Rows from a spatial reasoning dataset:
'''
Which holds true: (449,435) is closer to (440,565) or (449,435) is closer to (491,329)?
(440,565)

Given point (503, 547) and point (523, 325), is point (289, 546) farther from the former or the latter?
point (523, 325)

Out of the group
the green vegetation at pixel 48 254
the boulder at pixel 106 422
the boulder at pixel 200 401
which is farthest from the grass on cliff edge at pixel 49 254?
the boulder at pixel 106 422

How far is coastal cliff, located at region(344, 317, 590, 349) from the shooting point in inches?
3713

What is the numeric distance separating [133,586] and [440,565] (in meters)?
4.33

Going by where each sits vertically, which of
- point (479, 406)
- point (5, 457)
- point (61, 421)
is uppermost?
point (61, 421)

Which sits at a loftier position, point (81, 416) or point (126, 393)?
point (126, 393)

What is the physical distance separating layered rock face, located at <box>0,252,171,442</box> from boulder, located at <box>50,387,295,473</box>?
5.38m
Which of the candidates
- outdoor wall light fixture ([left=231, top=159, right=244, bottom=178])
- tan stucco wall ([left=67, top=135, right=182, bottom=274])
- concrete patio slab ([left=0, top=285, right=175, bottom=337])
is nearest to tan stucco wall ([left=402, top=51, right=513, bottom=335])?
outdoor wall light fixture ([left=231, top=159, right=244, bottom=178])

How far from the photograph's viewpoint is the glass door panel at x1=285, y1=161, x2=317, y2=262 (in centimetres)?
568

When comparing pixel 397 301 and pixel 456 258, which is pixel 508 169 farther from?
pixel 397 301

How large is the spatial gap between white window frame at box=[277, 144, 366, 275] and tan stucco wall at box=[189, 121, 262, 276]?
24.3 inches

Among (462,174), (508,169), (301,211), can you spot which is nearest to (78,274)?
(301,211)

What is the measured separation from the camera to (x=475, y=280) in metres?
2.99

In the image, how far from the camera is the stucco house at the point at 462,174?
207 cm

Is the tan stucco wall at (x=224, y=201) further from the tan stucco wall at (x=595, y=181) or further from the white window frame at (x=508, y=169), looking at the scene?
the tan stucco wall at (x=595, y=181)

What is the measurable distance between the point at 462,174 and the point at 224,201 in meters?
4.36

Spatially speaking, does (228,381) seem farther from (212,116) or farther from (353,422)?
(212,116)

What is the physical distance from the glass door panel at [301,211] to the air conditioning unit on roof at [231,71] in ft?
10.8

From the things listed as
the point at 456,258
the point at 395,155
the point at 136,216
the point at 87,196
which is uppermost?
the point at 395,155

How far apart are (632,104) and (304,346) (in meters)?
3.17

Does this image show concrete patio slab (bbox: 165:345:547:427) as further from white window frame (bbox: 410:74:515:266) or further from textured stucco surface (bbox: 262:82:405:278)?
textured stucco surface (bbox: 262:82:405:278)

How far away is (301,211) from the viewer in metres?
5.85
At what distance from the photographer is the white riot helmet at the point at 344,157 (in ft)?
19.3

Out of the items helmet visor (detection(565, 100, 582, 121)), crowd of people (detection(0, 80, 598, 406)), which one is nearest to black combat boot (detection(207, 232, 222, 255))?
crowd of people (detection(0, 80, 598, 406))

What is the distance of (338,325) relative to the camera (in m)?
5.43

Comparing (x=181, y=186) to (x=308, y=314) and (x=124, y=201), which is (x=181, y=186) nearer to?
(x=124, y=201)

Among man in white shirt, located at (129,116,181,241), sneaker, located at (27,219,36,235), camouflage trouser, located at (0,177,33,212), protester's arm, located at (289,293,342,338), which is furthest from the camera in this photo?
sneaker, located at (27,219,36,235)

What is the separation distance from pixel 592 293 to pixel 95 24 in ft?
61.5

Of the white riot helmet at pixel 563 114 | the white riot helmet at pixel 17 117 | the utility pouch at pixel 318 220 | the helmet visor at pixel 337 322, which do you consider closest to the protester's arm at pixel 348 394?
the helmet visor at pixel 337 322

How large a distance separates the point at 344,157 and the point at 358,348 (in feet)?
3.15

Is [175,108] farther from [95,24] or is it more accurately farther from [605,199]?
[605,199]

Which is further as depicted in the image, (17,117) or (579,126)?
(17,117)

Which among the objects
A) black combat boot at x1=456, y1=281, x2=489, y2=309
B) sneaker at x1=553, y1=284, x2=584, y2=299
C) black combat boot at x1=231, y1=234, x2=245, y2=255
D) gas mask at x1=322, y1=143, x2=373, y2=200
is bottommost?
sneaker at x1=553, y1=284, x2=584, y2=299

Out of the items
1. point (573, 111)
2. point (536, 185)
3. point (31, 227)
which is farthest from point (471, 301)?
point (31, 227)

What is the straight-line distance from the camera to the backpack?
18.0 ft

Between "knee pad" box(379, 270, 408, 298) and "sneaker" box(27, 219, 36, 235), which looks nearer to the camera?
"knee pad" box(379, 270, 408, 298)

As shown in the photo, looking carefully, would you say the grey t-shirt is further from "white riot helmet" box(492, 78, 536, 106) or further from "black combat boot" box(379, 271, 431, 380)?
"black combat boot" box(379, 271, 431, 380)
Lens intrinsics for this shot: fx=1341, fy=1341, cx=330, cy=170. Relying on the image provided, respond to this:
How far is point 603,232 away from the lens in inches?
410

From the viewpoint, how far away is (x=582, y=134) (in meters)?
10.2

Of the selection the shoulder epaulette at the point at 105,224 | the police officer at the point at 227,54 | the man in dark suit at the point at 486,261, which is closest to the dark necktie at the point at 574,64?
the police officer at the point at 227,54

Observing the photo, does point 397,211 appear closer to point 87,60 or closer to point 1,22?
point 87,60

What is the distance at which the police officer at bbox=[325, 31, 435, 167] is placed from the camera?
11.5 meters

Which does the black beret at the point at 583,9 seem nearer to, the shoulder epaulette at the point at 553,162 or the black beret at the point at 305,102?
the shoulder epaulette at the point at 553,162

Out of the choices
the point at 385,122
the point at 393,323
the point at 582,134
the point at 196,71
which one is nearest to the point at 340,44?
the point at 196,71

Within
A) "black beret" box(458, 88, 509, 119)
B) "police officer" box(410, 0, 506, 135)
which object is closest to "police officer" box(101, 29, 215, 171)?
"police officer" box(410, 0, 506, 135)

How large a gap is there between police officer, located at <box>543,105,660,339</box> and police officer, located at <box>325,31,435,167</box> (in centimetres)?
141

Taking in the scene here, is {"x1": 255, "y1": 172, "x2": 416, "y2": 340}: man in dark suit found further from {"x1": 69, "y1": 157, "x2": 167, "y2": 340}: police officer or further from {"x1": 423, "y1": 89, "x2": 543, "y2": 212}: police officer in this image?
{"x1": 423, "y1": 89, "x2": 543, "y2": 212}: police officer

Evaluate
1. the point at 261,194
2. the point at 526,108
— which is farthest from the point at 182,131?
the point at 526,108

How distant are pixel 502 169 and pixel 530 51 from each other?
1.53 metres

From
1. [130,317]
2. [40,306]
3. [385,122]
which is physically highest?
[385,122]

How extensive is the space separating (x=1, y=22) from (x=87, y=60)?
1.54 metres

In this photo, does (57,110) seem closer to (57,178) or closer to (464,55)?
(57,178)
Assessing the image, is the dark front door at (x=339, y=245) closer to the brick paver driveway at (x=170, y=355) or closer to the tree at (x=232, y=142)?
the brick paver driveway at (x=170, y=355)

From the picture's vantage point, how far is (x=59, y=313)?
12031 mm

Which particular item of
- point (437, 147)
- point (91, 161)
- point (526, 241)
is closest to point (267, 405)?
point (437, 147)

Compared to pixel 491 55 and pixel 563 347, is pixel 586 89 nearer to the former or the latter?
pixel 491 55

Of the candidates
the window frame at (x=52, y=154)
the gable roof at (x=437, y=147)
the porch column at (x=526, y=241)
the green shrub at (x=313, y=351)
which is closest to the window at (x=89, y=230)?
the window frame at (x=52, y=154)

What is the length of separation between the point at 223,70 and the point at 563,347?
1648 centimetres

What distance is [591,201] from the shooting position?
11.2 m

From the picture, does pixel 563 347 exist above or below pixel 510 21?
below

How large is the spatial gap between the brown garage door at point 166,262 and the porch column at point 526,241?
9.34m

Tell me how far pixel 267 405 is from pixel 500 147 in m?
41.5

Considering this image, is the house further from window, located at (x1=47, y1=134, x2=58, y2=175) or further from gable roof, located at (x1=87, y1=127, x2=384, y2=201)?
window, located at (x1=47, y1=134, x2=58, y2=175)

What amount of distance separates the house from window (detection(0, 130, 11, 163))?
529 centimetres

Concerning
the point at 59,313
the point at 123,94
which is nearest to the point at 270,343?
'''
GIVEN INSTRUCTION
Nothing but the lines from the line with "From the picture's" to the last line of the listing above should appear; please retype them exactly, both ends included.

TASK SOLUTION
From the picture's vantage point, how far is (x=59, y=313)?
12031 mm

Which particular item of
- point (437, 147)
- point (91, 161)
- point (526, 241)
is closest to point (267, 405)?
point (437, 147)

Compared to pixel 491 55 and pixel 563 347, is pixel 586 89 nearer to the former or the latter?
pixel 491 55

Of the candidates
the window frame at (x=52, y=154)
the gable roof at (x=437, y=147)
the porch column at (x=526, y=241)
the green shrub at (x=313, y=351)
which is closest to the window at (x=89, y=230)?
the window frame at (x=52, y=154)

What is the length of separation between the point at 223,70 and the point at 563,347?
1648 centimetres

What distance is [591,201] from the shooting position?
11.2 m

From the picture, does pixel 563 347 exist above or below pixel 510 21?
below

How large is the spatial gap between the brown garage door at point 166,262 and the porch column at point 526,241?
9.34m

Tell me how far pixel 267 405 is from pixel 500 147 in m?
41.5

Considering this image, is the house further from window, located at (x1=47, y1=134, x2=58, y2=175) or further from gable roof, located at (x1=87, y1=127, x2=384, y2=201)?
window, located at (x1=47, y1=134, x2=58, y2=175)

What amount of distance separates the house from window (detection(0, 130, 11, 163))?
529 centimetres

Concerning
the point at 59,313
the point at 123,94
which is nearest to the point at 270,343?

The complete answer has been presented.